Kaamelott : du doute contre la certitude

Publié le par Mangelune

Une des seules séries en France à m'avoir convaincu est Kaamelott. Alors évidemment tous les épisodes ne sont pas au même niveau, certaines incursions dans le dramatique n'ont pas forcément été gérées au mieux mais je reste assez admiratif devant ce qui globalement constitue un petit bijoux au coeur d'une marée noire.

Un temps, je me suis dit qu'Alexandre Astier (le scénariste réalisateur acteur compositeur et j'en oublie) avait choisi de bons acteurs là où ailleurs régnait le copinage, et puis on m'a rappelé que la moitié de sa famille (qui sont comédiens à la base quand même) jouait dans la série. Soit.

J'ai aussi vu une interview, où il disait choisir ses acteurs non en fonction d'un casting mais après les avoir vus jouer (a priori au théâtre puisque c'est son milieu de prédilection, il a d'ailleurs monté plusieurs pièces). Cette idée vient d'ailleurs infirmer une théorie généralement admise : le problème des acteurs de cinéma en France, c'est que ce sont des acteurs de théâtre ! Bizarrement, dans Kaamelott ça coule tout seul, on a vraiment le sentiment que chacun est son personnage.

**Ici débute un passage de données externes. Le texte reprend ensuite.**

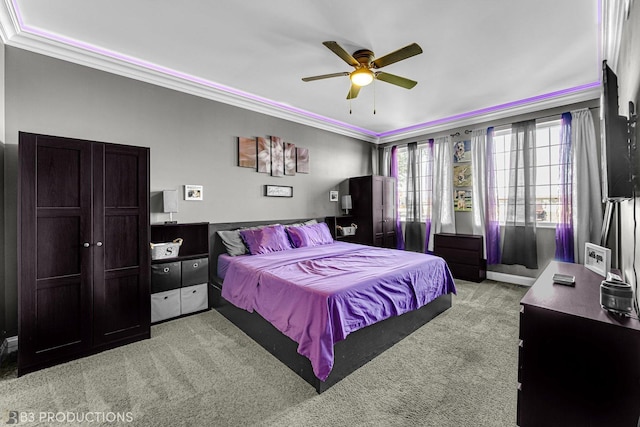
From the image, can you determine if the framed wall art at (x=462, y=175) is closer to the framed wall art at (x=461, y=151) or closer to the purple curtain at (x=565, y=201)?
the framed wall art at (x=461, y=151)

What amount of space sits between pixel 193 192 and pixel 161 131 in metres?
0.81

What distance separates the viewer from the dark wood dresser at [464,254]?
454 centimetres

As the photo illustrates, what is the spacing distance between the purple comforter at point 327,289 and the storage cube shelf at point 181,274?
0.43 meters

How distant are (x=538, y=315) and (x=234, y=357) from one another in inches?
87.2

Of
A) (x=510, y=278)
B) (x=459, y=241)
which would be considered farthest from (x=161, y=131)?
(x=510, y=278)

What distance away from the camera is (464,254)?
15.4ft

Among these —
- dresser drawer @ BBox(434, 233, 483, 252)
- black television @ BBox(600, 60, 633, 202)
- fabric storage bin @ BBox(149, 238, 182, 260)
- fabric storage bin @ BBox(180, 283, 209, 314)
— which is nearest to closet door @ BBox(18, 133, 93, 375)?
fabric storage bin @ BBox(149, 238, 182, 260)

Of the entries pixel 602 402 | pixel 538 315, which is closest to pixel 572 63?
pixel 538 315

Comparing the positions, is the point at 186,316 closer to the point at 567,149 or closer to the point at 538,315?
the point at 538,315

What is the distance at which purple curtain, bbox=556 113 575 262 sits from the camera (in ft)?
12.7

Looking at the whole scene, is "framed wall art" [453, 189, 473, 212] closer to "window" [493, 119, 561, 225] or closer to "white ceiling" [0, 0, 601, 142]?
"window" [493, 119, 561, 225]

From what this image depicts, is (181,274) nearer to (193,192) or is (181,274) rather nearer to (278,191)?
(193,192)

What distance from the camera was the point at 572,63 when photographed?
121 inches

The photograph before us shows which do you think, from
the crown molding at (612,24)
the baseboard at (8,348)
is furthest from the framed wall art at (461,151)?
the baseboard at (8,348)
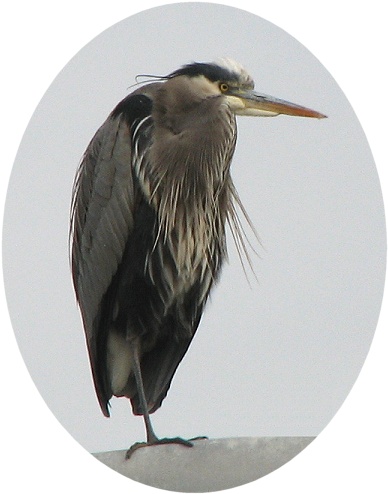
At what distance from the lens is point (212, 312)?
16.0 feet

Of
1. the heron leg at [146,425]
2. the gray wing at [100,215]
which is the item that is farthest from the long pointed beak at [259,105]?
the heron leg at [146,425]

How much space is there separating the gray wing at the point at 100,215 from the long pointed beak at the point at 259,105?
0.40m

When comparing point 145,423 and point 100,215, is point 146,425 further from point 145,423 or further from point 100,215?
point 100,215

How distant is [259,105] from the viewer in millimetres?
4727

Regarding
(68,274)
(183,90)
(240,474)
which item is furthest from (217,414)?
(183,90)

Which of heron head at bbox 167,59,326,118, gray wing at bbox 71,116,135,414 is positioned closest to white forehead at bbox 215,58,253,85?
heron head at bbox 167,59,326,118

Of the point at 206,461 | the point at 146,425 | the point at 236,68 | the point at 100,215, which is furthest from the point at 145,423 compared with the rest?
the point at 236,68

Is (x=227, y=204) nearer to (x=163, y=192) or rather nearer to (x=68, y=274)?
(x=163, y=192)

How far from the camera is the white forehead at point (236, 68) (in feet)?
15.4

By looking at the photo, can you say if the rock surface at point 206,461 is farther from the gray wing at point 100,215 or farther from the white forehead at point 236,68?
the white forehead at point 236,68

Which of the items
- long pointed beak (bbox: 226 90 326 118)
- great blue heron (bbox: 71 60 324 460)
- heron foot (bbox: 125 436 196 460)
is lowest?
heron foot (bbox: 125 436 196 460)

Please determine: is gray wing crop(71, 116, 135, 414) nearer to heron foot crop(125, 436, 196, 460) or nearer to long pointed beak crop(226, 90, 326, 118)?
heron foot crop(125, 436, 196, 460)

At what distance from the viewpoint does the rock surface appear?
4.88m

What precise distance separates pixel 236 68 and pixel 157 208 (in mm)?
576
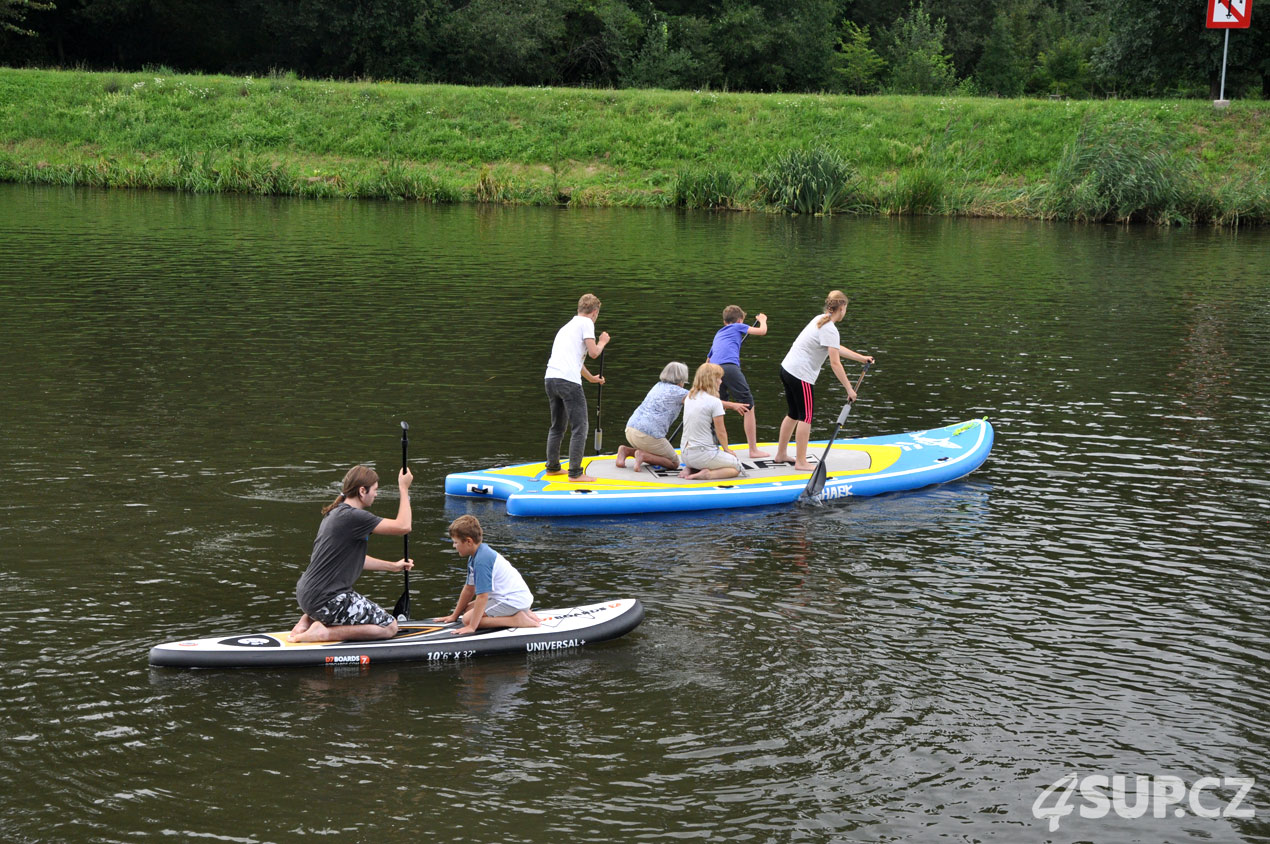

La première théorie est qu'Alexandre Astier choisit ses acteurs en fonction des rôles à pourvoir, voire même adapte ses rôles aux acteurs qu'il choisit (il semblerait en effet que ce soit quelqu'un qui agisse à l'intuition et retravaille assez peu ses textes). Il y aurait donc une intéraction entre acteur et écriture pour obtenir au final une véritable incarnation du rôle.

La deuxième théorie est que les dialogues, utilisant énormément d'argot de toutes origines, paraissent plus vraisemblables que les textes ampoulés habituels. Les personnages râlent, gueulent, s'insultent tout le temps, un peu comme on le fait finalement au sein d'une famille moderne (si je regarde la mienne déjà, on ne se parle pas posément ni poliment en général, même pour des broutilles). Les discussions de Kaamelott sont des conflits permanents. Hors un conflit ce n'est ni plus ni moins que le sel de la dramaturgie.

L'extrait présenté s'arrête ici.